# Given instruction:
Reproduce all of the records below, swapping every instance of "dirt mound" for "soil heap" and leaving everything else as it is.

# Records for processing:
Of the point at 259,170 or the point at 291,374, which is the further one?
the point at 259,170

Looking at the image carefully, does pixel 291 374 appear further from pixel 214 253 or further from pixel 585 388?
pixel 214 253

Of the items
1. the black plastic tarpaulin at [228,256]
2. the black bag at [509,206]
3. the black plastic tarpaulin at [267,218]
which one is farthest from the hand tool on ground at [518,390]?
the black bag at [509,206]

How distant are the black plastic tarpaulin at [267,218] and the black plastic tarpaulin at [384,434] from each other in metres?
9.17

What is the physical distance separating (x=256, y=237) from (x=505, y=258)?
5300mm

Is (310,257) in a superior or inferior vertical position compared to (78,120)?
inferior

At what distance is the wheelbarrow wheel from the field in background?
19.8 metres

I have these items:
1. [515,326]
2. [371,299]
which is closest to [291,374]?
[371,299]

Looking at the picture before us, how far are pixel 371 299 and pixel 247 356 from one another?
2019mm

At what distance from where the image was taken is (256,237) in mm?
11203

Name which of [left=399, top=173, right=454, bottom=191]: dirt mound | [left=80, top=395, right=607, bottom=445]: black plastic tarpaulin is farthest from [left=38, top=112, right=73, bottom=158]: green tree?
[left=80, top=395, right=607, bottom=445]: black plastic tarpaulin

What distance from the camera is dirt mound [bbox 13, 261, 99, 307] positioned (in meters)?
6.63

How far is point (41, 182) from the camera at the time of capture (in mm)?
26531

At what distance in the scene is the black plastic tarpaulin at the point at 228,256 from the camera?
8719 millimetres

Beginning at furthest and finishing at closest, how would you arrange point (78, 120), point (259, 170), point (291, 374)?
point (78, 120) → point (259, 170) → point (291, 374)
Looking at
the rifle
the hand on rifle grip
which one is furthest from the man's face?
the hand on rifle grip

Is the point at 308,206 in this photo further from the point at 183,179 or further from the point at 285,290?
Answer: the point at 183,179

# Exercise answer:
Of the point at 259,170 or the point at 291,374, which is the further one?
the point at 259,170

Looking at the image carefully, does pixel 291 374 appear further from pixel 214 253 or further from pixel 585 388?
pixel 214 253

Of the items
1. the black plastic tarpaulin at [228,256]
2. the black bag at [509,206]
3. the black plastic tarpaulin at [267,218]
which one is farthest from the hand tool on ground at [518,390]?
the black bag at [509,206]

How distant are the black plastic tarpaulin at [267,218] and the black plastic tarpaulin at [384,434] from each other in metres?
9.17

What is the physical distance separating (x=256, y=237) from (x=505, y=258)?
5300mm

Is (310,257) in a superior or inferior vertical position compared to (78,120)?
inferior

At what distance is the wheelbarrow wheel from the field in background?
19.8 metres

I have these items:
1. [515,326]
2. [371,299]
which is closest to [291,374]?
[371,299]

Looking at the picture before us, how far are pixel 371 299 and pixel 247 356 from one another?
2019mm

At what distance from where the image was taken is (256,237) in mm?
11203

Name which of [left=399, top=173, right=454, bottom=191]: soil heap | [left=80, top=395, right=607, bottom=445]: black plastic tarpaulin is farthest from [left=38, top=112, right=73, bottom=158]: green tree?
[left=80, top=395, right=607, bottom=445]: black plastic tarpaulin

What distance from the camera is soil heap [bbox 13, 261, 99, 307] positioned (in meters)?
6.63

How far is point (41, 182) from the camera at the time of capture (in mm)?
26531

At what distance in the scene is the black plastic tarpaulin at the point at 228,256 from the camera?
8719 millimetres

Beginning at furthest and finishing at closest, how would you arrange point (78, 120), point (259, 170), point (291, 374)?
point (78, 120) → point (259, 170) → point (291, 374)
Looking at
the rifle
the hand on rifle grip
which one is furthest from the man's face?
the hand on rifle grip

Is the point at 308,206 in this photo further from the point at 183,179 or further from the point at 285,290?
Answer: the point at 183,179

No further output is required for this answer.